WASHINGTON - The US Food and Drug Administration (FDA) on Thursday approved Gilead Sciences' antiviral drug Veklury (remdesivir) as a treatment for COVID-19.

Veklury is indicated for use in adult and pediatric patients 12 years of age and older and weighing at least 40 kg for the treatment of COVID-19 requiring hospitalization, said the FDA in a statement.

Previously authorized by the FDA for emergency use to treat COVID-19, Veklury is now the first and only approved COVID-19 treatment in the United States.

Veklury should only be administered in a hospital or in a healthcare setting capable of providing acute care comparable to inpatient hospital care, said the FDA.

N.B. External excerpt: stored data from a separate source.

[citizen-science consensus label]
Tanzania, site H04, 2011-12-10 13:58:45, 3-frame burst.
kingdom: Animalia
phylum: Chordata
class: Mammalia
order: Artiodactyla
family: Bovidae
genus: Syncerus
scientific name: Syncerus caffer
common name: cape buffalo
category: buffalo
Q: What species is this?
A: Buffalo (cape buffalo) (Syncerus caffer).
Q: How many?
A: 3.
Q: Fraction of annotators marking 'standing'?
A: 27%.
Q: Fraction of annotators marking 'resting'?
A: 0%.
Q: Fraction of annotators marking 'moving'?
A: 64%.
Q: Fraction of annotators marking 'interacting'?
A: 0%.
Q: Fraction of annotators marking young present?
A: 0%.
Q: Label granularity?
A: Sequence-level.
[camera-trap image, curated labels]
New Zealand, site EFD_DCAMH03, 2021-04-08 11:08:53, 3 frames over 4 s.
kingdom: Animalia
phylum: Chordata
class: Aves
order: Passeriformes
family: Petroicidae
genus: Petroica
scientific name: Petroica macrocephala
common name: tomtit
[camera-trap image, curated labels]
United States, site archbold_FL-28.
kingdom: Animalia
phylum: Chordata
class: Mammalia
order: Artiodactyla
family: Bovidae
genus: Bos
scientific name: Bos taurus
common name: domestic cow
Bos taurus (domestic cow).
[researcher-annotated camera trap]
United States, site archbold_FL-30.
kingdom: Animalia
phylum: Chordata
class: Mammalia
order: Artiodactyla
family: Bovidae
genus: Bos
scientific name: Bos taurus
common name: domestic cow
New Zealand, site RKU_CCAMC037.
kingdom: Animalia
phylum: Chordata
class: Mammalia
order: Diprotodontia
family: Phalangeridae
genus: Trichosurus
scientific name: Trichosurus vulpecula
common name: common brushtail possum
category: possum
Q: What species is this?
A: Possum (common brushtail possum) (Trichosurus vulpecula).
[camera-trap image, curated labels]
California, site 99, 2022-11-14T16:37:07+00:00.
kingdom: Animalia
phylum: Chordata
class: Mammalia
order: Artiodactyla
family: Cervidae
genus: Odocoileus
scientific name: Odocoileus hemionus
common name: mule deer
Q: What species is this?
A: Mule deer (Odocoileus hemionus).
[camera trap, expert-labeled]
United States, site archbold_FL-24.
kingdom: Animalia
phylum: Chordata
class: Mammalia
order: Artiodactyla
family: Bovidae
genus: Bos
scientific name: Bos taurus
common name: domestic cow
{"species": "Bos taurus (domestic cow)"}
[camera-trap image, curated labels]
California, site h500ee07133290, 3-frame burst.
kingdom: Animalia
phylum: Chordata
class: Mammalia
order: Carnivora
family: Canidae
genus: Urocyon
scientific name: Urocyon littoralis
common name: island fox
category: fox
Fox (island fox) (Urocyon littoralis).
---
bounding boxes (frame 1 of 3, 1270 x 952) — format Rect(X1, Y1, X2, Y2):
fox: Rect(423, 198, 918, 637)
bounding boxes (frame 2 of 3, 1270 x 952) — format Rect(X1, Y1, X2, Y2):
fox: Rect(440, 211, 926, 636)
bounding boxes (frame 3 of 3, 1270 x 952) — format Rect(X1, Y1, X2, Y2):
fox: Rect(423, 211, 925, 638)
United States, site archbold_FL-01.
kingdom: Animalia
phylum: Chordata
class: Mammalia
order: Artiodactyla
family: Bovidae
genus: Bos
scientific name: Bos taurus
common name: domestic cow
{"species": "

"Today's approval is supported by data from multiple clinical trials that the agency has rigorously assessed and represents an important scientific milestone in the COVID-19 pandemic," said FDA Commissioner Stephen M. Hahn.

The FDA will continue to help move new medical products to patients as soon as possible, while at the same time determining whether they are effective and if their benefits outweigh their risks, he said.

The approval of Veklury was supported by the agency's analysis of data from three randomized, controlled clinical trials that included patients hospitalized with mild-to-severe COVID-19.

One randomized, double-blind, placebo-controlled clinical trial (ACTT-1), conducted by the US National Institute of Allergy and Infectious Diseases, evaluated how long it took for subjects to recover from COVID-19 within 29 days of being treated.

Results showed the median time to recovery from COVID-19 was 10 days for the Veklury group compared to 15 days for the placebo group, a statistically significant difference, according to the FDA.

Possible side effects of the drug include increased levels of liver enzymes and allergic reactions.

In parallel with the FDA approval of Veklury, the FDA also issued a new Emergency Use Authorization for the use of Veklury to treat hospitalized pediatric patients under 12 years of age weighing at least 3.5 kg, or hospitalized pediatric patients weighing 3.5 kg to less than 40 kg with suspected or laboratory confirmed COVID-19, according to Gilead.